Au Bardo, "c'est le troisième attentat…"
Dans cette gargote située face à l'Assemblée des représentants du peuple (ARP), on commente – comme un habitué – le terrorisme. Le 18 mars dernier, le musée, attenant au Parlement, était attaqué par deux jeunes hommes, faisant vingt-deux morts. Kaïs bosse à la Steg, l'EDF tunisienne. Chechia rouge, le couvre-chef national, et veste de bure, il ne s'avoue "pas surpris car le gouvernement ne réagit pas". Autour de lui, on opine. Cet électeur d'Ennahda ne regrette pas "Ben Ali car les attentats de Slimane et Djerba ont prouvé que le terrorisme existait déjà en Tunisie". Et d'ajouter que "les médias se taisaient, que les journalistes étrangers étaient chassés". Et de citer Al Jazeera, "viré du pays". Huit mois après le carnage qui a endeuillé cette banlieue, la surveillance du Bardo est optimale. Véhicules de police figés devant les grilles cadenassées, barrières, hommes en armes.
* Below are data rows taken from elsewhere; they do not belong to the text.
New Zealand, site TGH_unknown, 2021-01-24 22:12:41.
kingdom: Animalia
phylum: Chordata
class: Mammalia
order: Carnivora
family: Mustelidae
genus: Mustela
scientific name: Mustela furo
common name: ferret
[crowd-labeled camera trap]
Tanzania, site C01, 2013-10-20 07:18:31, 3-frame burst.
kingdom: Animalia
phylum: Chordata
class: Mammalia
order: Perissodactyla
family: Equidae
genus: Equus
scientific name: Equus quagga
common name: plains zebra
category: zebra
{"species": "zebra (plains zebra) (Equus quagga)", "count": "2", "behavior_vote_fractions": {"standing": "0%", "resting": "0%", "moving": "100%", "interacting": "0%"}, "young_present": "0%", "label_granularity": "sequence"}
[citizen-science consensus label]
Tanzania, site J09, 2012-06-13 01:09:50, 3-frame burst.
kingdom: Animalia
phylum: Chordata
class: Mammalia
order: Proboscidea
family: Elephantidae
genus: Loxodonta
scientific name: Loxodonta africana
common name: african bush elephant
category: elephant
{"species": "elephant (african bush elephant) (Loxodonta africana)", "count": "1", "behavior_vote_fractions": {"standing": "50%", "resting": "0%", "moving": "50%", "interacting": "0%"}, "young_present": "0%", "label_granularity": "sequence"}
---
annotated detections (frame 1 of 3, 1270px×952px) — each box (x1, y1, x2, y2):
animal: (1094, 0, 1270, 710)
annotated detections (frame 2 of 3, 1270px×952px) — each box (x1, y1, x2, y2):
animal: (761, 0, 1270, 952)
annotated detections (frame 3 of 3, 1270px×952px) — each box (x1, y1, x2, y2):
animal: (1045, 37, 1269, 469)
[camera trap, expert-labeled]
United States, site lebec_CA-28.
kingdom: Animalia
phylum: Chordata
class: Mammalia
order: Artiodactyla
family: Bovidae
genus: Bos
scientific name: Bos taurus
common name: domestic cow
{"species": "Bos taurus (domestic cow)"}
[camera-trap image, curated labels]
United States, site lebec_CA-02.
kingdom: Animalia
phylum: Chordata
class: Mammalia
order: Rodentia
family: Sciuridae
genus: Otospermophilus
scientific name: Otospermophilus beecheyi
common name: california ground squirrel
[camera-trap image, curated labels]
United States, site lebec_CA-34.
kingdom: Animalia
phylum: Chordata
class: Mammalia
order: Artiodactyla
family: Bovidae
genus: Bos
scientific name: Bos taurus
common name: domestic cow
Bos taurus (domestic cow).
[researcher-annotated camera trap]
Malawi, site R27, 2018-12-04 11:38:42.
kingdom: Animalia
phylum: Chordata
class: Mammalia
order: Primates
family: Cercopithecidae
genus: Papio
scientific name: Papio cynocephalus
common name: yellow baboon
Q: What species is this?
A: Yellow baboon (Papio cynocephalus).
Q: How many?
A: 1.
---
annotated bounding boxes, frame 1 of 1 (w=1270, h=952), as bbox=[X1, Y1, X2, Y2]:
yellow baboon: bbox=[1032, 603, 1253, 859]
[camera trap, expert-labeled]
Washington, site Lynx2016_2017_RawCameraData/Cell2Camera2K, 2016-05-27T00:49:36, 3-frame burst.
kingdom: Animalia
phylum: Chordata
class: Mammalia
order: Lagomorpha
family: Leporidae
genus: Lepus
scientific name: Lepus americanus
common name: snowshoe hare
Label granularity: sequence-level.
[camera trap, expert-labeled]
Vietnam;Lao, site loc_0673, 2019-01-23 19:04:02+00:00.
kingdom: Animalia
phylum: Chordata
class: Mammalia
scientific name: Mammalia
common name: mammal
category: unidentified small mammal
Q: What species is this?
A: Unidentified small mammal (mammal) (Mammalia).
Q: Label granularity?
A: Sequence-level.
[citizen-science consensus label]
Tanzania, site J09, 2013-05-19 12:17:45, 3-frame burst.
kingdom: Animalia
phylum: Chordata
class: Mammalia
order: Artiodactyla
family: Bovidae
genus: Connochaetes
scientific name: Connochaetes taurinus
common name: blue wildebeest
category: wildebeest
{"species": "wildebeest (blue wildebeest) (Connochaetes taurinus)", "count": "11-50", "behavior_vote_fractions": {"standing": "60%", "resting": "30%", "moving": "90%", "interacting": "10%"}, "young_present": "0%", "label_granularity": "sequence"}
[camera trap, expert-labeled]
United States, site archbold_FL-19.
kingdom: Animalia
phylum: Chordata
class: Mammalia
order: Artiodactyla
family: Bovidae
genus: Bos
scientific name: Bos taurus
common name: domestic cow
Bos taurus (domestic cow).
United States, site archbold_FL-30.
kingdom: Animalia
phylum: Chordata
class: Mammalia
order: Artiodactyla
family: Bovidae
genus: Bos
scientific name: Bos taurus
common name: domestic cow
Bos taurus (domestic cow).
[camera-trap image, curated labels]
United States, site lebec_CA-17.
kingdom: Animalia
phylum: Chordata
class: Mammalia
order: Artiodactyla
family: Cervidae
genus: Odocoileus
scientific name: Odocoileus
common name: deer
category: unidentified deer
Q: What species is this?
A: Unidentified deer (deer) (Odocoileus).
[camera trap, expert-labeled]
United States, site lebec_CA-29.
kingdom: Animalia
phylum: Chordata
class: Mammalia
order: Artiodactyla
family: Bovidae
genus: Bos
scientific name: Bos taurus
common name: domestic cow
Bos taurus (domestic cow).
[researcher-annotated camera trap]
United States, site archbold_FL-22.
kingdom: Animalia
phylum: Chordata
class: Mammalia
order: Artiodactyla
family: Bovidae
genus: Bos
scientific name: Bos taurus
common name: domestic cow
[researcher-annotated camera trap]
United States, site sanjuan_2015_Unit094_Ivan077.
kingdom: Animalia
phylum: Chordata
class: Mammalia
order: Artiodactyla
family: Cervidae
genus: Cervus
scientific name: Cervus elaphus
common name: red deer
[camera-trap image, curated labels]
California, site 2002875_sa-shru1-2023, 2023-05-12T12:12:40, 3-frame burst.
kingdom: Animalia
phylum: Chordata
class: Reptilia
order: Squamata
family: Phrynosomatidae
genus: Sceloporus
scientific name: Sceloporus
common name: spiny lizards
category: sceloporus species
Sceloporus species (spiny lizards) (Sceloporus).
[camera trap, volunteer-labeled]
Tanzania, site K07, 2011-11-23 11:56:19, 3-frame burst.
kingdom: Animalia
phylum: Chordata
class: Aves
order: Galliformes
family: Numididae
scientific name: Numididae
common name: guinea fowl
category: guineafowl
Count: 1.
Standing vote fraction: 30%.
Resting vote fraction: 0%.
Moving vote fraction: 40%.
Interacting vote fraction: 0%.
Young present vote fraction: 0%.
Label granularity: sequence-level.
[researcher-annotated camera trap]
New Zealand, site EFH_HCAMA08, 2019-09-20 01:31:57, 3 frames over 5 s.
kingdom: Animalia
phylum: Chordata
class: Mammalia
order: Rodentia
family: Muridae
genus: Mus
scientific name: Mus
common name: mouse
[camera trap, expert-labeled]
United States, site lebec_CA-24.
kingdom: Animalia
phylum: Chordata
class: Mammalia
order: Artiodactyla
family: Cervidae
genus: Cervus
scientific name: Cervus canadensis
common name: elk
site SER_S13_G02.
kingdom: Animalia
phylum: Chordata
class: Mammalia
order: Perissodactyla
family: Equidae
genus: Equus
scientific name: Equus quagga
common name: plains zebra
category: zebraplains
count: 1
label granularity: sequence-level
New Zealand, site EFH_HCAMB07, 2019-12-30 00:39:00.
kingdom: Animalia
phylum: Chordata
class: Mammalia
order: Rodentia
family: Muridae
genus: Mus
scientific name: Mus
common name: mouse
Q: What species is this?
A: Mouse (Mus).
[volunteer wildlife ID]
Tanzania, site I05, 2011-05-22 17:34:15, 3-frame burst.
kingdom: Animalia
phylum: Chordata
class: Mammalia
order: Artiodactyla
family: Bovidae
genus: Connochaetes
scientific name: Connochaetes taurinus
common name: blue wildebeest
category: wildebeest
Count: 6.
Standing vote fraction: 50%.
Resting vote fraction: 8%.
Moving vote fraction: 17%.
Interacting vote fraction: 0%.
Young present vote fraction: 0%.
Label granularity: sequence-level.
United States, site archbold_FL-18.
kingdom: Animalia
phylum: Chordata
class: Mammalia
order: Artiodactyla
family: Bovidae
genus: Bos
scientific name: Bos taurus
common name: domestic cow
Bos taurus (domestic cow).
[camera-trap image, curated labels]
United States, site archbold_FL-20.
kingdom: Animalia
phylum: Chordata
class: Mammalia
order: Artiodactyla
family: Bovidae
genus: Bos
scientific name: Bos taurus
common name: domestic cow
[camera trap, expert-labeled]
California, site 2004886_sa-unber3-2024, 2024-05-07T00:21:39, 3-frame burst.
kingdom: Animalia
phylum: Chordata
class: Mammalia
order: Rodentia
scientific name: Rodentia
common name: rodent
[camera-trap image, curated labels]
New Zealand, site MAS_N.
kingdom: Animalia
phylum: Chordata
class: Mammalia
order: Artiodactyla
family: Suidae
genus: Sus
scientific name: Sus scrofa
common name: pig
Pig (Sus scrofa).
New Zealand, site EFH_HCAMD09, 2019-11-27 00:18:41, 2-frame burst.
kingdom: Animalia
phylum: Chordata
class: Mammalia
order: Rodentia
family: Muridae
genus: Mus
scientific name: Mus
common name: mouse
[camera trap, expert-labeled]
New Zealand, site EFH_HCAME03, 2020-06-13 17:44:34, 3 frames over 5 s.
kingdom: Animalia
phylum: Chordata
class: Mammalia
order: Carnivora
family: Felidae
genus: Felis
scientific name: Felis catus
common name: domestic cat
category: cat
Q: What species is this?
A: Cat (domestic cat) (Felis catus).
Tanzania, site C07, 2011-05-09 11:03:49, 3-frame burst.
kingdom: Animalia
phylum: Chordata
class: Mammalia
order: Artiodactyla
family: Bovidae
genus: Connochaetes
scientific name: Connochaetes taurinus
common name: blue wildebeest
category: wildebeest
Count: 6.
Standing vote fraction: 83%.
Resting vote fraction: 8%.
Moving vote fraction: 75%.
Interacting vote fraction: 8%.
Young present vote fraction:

Cité Halel, "le couvre-feu, c'est toute l'année"
Najoua tient une petite papeterie dans ce quartier, euphémisme, qualifié de "difficile". Des comme celui-ci, il y en a une douzaine qui ceinturent la capitale. On les trouve en bordure des grands axes qui relient les banlieues entre elles. L'afflux de population venue des régions sans emploi a provoqué cet urbanisme forcé, forcené. Voilée comme la plupart des femmes et adolescentes, par conviction ou par pression sociale, cette trentenaire confie que "le couvre-feu, c'est tous les jours pour moi : avec les bandits qui volent et qui violent, je n'ai pas le choix, je rentre tôt". Sous Ben Ali, "le quartier était aussi dangereux, la police n'ose pas venir". Elle évoque les bagarres entre hommes mais aussi entre femmes, l'alcool, la drogue, un mari "chômeur professionnel qui cherche du travail au café toute la journée…" Elle a 32 ans mais en paraît dix de plus. Usée. Elle n'a pas voté et ne votera pas. "Pourquoi faire… ?"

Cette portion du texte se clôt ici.